India's smog levels increase significantly around the time Diwali is celebrated. New Delhi's meteorological department warned older citizens and those with breathing problems to stay clear of the festival. "There is enough moisture in the air and atmospheric holding capacity is quite high for particles emitting from firecrackers," Gufran Beig, a spokesperson for an air quality institution, said, according to Time.
The constant firework use is concerning to many. Air pollution can rise above the accepted standard by five to eight times during Diwali.
India spends over $38 million yearly producing fireworks, most of which sell during the Diwali festival.
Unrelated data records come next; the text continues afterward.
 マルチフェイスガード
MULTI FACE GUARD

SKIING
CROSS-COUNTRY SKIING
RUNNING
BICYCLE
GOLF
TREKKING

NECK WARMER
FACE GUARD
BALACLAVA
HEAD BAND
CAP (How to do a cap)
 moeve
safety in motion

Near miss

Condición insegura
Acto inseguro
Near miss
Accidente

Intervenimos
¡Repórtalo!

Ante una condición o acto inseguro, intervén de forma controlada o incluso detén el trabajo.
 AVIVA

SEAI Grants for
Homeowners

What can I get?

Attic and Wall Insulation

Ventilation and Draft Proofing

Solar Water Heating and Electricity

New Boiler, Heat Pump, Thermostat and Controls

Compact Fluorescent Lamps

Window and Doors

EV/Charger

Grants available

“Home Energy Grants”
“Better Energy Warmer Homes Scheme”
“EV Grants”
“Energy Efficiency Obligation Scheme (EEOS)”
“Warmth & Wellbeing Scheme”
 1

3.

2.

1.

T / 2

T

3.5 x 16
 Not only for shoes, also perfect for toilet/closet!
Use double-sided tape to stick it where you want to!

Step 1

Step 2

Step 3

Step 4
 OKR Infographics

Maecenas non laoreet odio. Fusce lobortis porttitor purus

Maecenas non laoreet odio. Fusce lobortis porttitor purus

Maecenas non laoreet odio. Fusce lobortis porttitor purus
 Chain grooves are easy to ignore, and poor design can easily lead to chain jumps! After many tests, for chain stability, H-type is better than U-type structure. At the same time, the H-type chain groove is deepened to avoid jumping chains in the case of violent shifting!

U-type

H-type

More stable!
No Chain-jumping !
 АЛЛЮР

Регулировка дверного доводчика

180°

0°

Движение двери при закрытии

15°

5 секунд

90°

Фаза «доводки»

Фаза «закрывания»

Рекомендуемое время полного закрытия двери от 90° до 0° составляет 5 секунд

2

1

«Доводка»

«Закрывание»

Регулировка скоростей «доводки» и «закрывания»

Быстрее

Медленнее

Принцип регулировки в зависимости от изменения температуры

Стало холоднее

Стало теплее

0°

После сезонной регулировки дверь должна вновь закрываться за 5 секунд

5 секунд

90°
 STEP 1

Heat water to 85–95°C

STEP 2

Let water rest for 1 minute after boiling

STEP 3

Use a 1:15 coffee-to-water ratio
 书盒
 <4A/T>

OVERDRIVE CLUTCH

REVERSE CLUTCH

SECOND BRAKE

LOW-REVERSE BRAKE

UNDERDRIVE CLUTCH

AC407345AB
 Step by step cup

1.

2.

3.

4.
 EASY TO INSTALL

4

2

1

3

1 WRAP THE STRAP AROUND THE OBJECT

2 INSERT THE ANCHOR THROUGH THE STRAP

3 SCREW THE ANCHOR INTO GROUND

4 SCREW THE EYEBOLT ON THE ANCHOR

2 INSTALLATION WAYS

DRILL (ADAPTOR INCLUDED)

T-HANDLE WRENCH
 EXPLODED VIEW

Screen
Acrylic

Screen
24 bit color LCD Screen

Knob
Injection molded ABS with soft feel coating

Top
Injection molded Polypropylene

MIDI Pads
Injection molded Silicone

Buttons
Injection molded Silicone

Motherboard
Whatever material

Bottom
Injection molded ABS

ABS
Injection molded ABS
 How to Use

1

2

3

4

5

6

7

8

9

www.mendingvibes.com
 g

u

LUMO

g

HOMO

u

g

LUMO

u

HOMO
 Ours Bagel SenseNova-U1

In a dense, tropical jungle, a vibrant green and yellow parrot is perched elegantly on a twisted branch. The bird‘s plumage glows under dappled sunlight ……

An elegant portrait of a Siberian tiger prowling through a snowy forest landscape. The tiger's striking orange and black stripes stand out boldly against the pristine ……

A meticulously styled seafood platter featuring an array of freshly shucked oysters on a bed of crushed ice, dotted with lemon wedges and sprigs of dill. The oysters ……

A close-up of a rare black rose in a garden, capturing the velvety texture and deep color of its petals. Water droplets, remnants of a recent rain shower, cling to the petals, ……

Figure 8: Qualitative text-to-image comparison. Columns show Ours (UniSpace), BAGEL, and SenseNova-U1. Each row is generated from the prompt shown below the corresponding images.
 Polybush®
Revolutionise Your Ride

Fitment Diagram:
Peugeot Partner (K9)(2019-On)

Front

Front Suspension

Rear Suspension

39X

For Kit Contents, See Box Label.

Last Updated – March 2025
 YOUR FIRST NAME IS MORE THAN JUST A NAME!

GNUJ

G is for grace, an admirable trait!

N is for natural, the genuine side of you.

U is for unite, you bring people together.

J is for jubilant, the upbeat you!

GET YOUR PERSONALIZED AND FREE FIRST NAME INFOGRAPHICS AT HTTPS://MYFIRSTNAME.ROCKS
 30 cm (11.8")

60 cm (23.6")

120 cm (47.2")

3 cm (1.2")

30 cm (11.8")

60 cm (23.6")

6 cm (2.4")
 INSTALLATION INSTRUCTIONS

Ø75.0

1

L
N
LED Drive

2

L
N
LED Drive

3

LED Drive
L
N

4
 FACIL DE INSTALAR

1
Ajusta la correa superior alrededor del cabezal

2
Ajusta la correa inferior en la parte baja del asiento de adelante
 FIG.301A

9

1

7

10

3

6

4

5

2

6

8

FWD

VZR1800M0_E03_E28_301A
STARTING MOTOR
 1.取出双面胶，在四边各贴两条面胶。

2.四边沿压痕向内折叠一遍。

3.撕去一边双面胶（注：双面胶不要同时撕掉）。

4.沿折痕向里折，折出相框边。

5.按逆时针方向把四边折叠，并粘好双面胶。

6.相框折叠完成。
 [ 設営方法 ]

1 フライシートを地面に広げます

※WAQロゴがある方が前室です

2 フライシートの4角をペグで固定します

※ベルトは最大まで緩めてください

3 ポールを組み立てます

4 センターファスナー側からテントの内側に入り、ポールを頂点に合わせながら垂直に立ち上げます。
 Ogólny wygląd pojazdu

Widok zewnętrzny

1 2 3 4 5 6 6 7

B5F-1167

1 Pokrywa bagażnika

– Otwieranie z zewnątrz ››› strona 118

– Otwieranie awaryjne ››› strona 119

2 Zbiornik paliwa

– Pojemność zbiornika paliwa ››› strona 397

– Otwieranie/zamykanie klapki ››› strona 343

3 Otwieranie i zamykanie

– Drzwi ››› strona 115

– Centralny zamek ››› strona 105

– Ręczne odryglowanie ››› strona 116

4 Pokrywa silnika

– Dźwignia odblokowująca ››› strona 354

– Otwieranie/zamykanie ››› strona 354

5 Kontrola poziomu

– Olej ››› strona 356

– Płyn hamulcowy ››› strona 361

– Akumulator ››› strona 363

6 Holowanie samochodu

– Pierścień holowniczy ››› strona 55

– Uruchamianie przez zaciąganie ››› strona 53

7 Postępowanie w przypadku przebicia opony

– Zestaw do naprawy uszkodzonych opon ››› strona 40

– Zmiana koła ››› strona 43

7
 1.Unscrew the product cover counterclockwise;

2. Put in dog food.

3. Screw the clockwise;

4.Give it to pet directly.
Indian children become quite accustomed to fireworks, not only because of the festivities, but because many of them manufacture the fireworks themselves, some the victims of child trafficking.
"During the festive season, thousands of children are trafficked and used as cheap labor... and made to work in very hazardous conditions where a blast or tiny spark often leads to accidents," states R.S. Chaurasia of Bachpan Bachao Andolan, an organization that advocates against fireworks as USA Today reports.
The Centre for Science and Environment, based out of New Delhi, reports air pollution causes as many as 10,000-30,000 deaths annually in India.
"In India, we burn more than 40 recognized and other dangerous forms of firecrackers, one louder than the other and all of them releasing toxic fumes into the dense winter air[...]The situation worsens with vehicular pollution and smoke from open burning. Calm and cool weather blocks the dispersal of smoke and pollutants, giving rise to stubborn and toxic smog," the CSE states, according to The Sun Daily.